(Beginning of Document segment)
July 4th is marked by displays of fireworks and this, according to a new study, sparks an increase in air pollution that could pose threats to human health.

The National Oceanic and Atmospheric Administration (NOAA) study revealed that for a brief period between the evening of July 4 and morning of July 5, air pollution temporarily increases with the amount of fine particles in the air increasing by 42 percent across the country.

Increase in air pollution was likewise found to be highest in areas next to where the fireworks were shot off showing an increase of 370 percent.

For the study published in the journal Atmospheric Environment, the researchers analyzed the concentration of fine particles in the air on July 4 and then compared this to days before and after. They found that the levels of concentration peaked at more than double their average between 9 and 10 p.m. on July 4 and this concentration did not drop to background levels at around 12 p.m. on July 5.

"Hourly PM2.5 concentrations during the evening of July 4 and morning of July 5 are higher than on the two preceding and following days in July, considered as control days," study researchers Dian Seidel, from NOAA Air Resources Laboratory, and Abigail Birnbaum, from the Cooperative Institute for Climate and Satellites-Maryland wrote. "The national average increase is largest (21 μg/m3) at 9-10 pm on July 4 and drops to zero by noon on July 5."
(End of Document segment)
(Beginning of Entries shown)
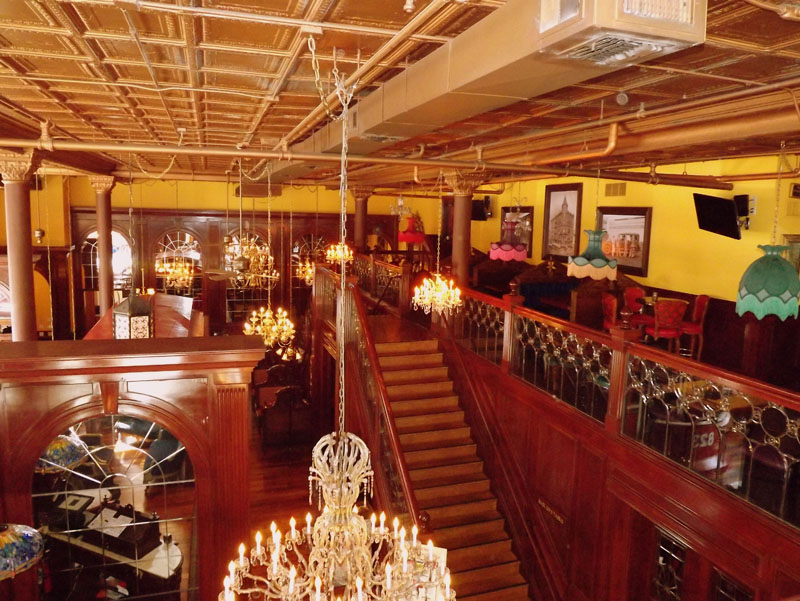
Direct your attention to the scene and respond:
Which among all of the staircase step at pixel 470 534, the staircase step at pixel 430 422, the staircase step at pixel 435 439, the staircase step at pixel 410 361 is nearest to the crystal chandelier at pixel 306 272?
the staircase step at pixel 410 361

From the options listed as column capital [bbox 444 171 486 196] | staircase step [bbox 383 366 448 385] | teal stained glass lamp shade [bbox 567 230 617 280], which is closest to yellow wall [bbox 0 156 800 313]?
column capital [bbox 444 171 486 196]

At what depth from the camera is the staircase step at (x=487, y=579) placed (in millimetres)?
7172

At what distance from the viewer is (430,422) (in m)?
8.72

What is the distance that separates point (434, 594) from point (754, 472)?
3.56 metres

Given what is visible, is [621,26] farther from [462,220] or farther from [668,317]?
[462,220]

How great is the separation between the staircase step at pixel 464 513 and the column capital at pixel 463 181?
4.96 metres

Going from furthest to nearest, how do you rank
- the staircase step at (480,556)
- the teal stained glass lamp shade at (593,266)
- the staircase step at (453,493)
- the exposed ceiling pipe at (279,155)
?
1. the staircase step at (453,493)
2. the staircase step at (480,556)
3. the teal stained glass lamp shade at (593,266)
4. the exposed ceiling pipe at (279,155)

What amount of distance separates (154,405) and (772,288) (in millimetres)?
4997

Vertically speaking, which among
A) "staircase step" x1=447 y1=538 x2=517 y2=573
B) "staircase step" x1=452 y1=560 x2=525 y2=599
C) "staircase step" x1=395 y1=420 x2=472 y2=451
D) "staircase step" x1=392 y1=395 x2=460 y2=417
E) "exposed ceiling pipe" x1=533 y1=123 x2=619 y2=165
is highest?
"exposed ceiling pipe" x1=533 y1=123 x2=619 y2=165

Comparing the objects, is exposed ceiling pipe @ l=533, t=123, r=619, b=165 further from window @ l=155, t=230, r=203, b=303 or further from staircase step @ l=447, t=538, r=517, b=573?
window @ l=155, t=230, r=203, b=303

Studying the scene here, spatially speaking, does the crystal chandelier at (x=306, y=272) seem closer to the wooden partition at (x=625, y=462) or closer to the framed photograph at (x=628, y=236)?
the wooden partition at (x=625, y=462)

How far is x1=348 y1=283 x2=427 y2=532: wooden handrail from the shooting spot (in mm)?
6249

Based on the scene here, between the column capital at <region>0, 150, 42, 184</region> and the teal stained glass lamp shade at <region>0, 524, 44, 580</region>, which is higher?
the column capital at <region>0, 150, 42, 184</region>

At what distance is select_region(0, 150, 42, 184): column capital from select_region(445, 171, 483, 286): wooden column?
6.01m
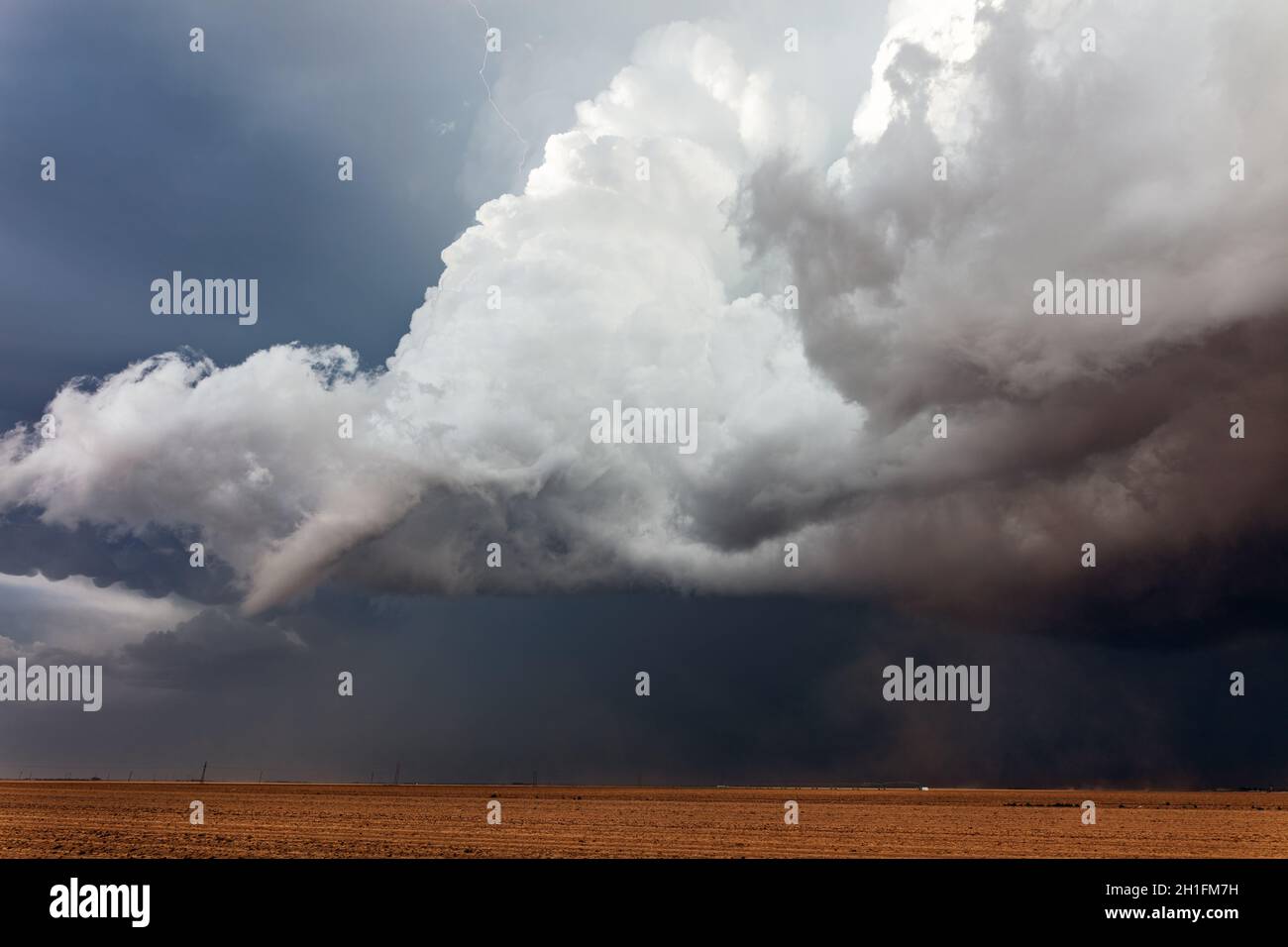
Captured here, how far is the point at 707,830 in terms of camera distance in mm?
65812

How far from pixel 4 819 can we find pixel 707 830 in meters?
51.9

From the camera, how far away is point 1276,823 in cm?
9419
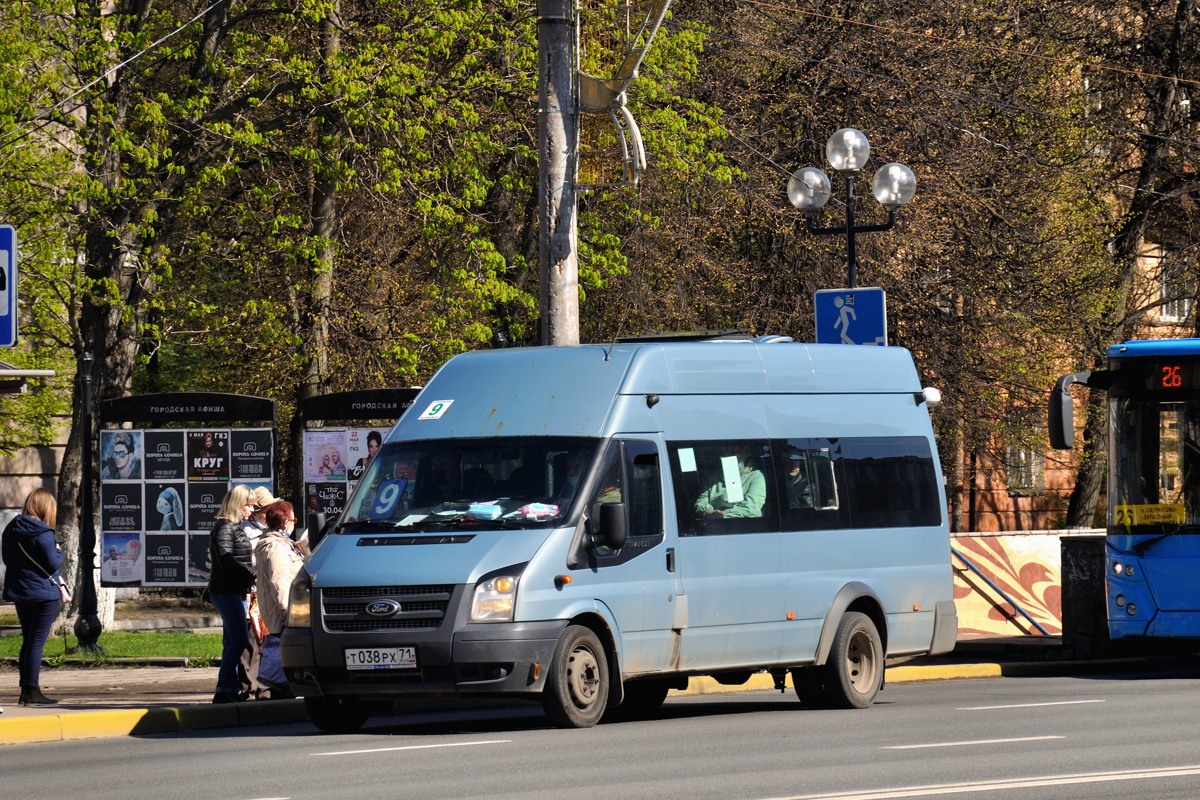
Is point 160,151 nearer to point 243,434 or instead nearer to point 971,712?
(End of Entries shown)
*Your tasks*.
1. List every organization or publication named in the article on July 4th fireworks and air pollution.
2. Please summarize the article on July 4th fireworks and air pollution in two sentences.
3. Pick up the article on July 4th fireworks and air pollution after its last sentence and continue it.
The lines that come after the article on July 4th fireworks and air pollution are separate material.

*Answers by item*.
1.
National Oceanic and Atmospheric Administration (NOAA)
Atmospheric Environment
NOAA Air Resources Laboratory
Cooperative Institute for Climate and Satellites-Maryland

2. A NOAA study published in the journal Atmospheric Environment found that July 4th fireworks briefly raise air pollution, with fine particles in the air increasing by 42 percent across the country between the evening of July 4 and the morning of July 5. The increase was highest next to where fireworks were shot off, at 370 percent, and the national average increase peaked at 21 μg/m3 between 9 and 10 p.m. on July 4.

3.
At an observing site in Washington, D.C, the average PM2.5 concentration was around 40 percent higher than average on July 4 and this level surged by more than 400 percent between 8 to 10 p.m. At one of the sites in Ogden, Utah, the concentration increased by 370 percent on July 4 and increased by more than 370 percent by 10 p.m.

The fine particles are considered as a health risk since they can get stuck in the lungs, and once there, can damage the lungs, heart and blood vessels. The risk increases if a person is exposed over long periods of time.

The Environmental Protection Agency (EPA) said that studies have shown a link between exposure to these fine particles and premature death from lung and heart disease. Effects of exposure can also lead to increased visits to the emergency room, hospital admissions and absences from school or work. Children and older adults are particularly sensitive to fine particle exposure.